TEXT PASSAGE:
★ ★ ★ ★ ★
Hey, as the country, I know America loves caffeine, but I think ignorance is our very favorite drug. It's self-replenishing. You don't have to farm it. Nobody's going to bust you. It lets you sleep at night and it is completely illegal. If knowing is power, then not knowing is peace. We've built an entire civilization on getting that peace and getting the most out of it. And that is just a little part of life. Nobody can know about everything, but lately the bubble that the average person lives in seems a little bit stretched out. Maybe our collective ignorance has gone from necessity for a complex society to a charming coping mechanism to a really big structural flaw in the way that we handle things as a society. So let's explore this a little bit and talk about not knowing.
And we all do this a little bit when you have that first bite of processed cheese, that moment between spending money with a credit card and getting the bill, just the denial anytime you're in a situation and you think things aren't that bad. This isn't a bug. It's a feature. Psychologists even have a name for it and it's called information avoidance. In a 2017 study published by Nature Human Behavior, researchers found people were willing to pay real money to avoid hearing bad news about their money or their health. We are so worried about reality, especially when it's something that we can't do anything about, that we will bribe ourselves a little bit. We are willing to pay to stay uninformed.
★ ★ ★ ★ ★
WHAT YOU NEED TO DO:
(1) Answer the following from the text on ignorance, giving each answer on its own line with the same letter.
(a) What does the speaker call America's very favorite drug?
(b) What name do psychologists give to this behavior?
(c) In what year, and in which publication, did the study on paying to avoid bad news appear?
(2) Continue the text on ignorance, starting after its final sentence.
★ ★ ★ ★ ★
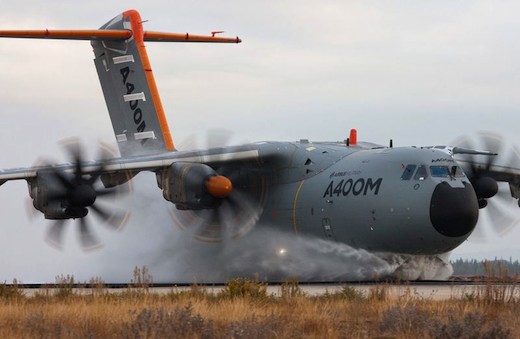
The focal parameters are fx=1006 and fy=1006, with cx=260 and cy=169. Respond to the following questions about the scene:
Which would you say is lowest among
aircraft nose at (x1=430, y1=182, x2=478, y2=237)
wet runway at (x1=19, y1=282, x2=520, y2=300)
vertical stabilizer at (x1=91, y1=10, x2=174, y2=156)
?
wet runway at (x1=19, y1=282, x2=520, y2=300)

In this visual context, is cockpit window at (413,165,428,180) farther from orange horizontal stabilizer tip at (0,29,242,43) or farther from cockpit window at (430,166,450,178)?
orange horizontal stabilizer tip at (0,29,242,43)

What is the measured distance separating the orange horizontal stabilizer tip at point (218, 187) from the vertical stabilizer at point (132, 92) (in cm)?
655

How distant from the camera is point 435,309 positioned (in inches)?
589

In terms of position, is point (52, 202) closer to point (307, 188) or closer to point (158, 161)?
point (158, 161)

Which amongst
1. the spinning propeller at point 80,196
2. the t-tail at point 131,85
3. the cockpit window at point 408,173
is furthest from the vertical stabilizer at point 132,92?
the cockpit window at point 408,173

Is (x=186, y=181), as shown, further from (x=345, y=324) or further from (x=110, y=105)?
(x=345, y=324)

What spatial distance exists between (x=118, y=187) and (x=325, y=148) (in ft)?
19.6

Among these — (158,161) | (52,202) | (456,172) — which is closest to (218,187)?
(158,161)

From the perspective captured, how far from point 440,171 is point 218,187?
18.3ft

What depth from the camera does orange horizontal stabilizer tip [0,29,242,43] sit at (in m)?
30.5

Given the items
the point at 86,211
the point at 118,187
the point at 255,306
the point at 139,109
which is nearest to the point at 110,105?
the point at 139,109

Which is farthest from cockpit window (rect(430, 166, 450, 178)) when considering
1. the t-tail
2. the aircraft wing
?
the t-tail

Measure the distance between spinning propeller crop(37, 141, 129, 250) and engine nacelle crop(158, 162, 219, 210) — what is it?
182 centimetres

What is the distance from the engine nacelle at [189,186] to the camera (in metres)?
25.8
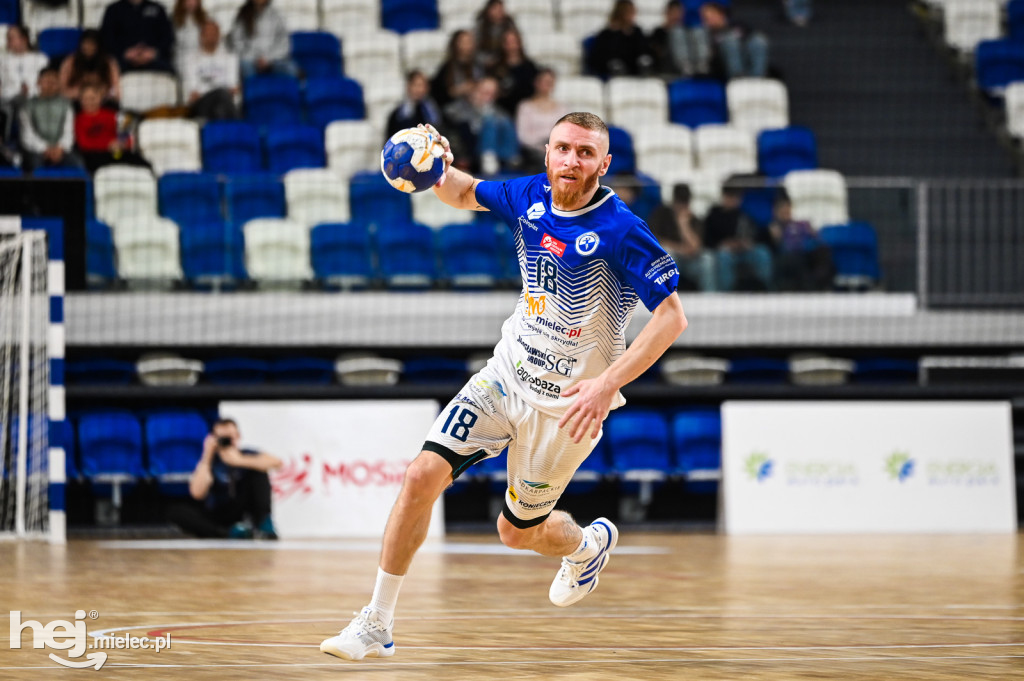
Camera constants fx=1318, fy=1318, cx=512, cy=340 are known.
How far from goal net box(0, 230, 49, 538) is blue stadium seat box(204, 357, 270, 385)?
230 cm

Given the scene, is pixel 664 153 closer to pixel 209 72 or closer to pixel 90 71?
pixel 209 72

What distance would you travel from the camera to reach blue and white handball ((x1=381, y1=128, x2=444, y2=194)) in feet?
18.5

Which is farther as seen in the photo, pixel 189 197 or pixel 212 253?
pixel 189 197

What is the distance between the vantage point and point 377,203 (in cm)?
1410

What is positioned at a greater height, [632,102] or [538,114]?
[632,102]

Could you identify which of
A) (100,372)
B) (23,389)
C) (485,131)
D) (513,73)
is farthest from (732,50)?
(23,389)

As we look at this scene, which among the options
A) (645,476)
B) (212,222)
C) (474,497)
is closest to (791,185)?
(645,476)

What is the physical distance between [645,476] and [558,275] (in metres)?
8.60

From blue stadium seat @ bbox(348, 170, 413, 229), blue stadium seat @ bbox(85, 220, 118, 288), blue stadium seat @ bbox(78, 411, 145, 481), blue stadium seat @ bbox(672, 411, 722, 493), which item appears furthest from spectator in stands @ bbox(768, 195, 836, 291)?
blue stadium seat @ bbox(78, 411, 145, 481)

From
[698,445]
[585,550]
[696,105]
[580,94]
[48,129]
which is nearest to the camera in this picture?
[585,550]

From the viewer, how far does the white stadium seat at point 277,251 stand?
539 inches

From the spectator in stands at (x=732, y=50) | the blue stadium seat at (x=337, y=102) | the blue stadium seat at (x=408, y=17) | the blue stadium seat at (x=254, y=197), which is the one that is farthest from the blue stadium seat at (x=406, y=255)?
the spectator in stands at (x=732, y=50)

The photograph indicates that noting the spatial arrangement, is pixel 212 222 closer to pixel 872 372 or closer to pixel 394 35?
pixel 394 35

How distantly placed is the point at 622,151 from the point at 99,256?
19.8 ft
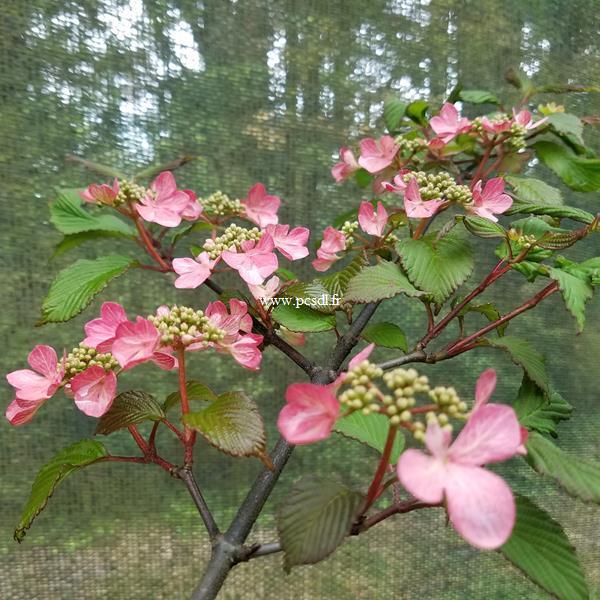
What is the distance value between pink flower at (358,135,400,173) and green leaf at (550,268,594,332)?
0.64 ft

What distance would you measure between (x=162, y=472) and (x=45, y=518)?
0.52ft

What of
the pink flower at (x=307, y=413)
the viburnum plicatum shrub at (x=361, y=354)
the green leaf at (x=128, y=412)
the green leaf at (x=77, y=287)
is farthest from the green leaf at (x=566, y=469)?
the green leaf at (x=77, y=287)

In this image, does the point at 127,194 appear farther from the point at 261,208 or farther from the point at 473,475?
the point at 473,475

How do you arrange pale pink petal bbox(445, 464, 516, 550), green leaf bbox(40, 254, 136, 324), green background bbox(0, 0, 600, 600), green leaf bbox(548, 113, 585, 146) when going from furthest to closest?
green background bbox(0, 0, 600, 600)
green leaf bbox(548, 113, 585, 146)
green leaf bbox(40, 254, 136, 324)
pale pink petal bbox(445, 464, 516, 550)

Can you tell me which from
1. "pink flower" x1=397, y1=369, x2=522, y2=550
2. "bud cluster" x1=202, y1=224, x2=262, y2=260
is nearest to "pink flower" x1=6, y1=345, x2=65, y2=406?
"bud cluster" x1=202, y1=224, x2=262, y2=260

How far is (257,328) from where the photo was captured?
14.1 inches

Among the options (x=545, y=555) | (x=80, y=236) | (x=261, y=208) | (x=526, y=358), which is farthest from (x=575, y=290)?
(x=80, y=236)

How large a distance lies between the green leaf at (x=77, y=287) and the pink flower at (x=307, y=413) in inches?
9.5

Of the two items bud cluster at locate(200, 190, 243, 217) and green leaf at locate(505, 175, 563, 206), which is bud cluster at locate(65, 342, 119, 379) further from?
green leaf at locate(505, 175, 563, 206)

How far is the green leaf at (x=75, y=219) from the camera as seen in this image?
433mm

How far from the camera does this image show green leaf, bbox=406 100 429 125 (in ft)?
1.70

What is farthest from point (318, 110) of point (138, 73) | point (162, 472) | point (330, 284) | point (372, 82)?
point (162, 472)

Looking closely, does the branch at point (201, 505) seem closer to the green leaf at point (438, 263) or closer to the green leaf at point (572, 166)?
the green leaf at point (438, 263)

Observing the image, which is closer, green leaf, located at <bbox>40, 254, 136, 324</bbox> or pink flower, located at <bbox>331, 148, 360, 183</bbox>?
green leaf, located at <bbox>40, 254, 136, 324</bbox>
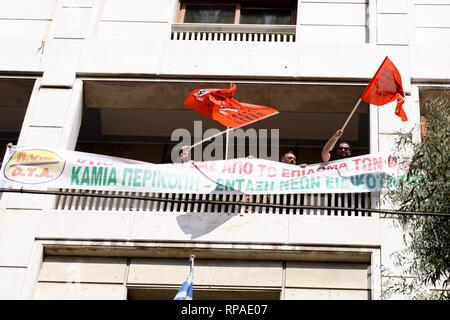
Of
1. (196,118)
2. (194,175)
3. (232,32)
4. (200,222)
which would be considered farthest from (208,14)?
(200,222)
★ ★ ★ ★ ★
RESULTS FOR EACH TASK:
(1)
(a) Ignorance
(b) Information avoidance
(c) 2017, in Nature Human Behavior

(2)
Now the problem with that kind of thinking is that there is a large system around you that is counting on you to be dumb. And anything that you're dumb about gets exploited. Corporate America loves ignorance and it is baked into a lot of our day-to-day actions where our ignorance is taken advantage of. When you don't read ingredients, when you skip terms of service, it comes back and it bites you.
Let's look at Norfolk Southern for a minute. This is the company responsible for the 2023 chemical derailment in East Palestine, Ohio. They handed out $1,000 checks to the folks in that town. The folks living there were told their water and air was all good. Then the independent investigators brought their own equipment and they found toxic readings off the charts. This should not shock you in America. The truth costs extra in this country. Meanwhile, take your eyes and look at Jackson, Mississippi. A real water crisis chugged along there while the state officials served up these very vague, passive-aggressive comments while the people were going without clean water in that city.
And of course, the situation between Jackson and the state of Mississippi is long and complex, but ignorance scales upwards. It's a little bit okay for you to be ignorant as an individual. It's a little worse for a city to be held in ignorance, and it's worse when it scales even further up. Ignorance can be something that protects your peace of mind at first, but when it comes into a group, it can be corrosive. If you've never learned to swim, that beach is paradise until a tide comes in and hits you hard. Think about those people that didn't know their TikTok data was going to China. Think about those people that didn't know their water was flammable until it caught fire in the middle of their shower like in Flint.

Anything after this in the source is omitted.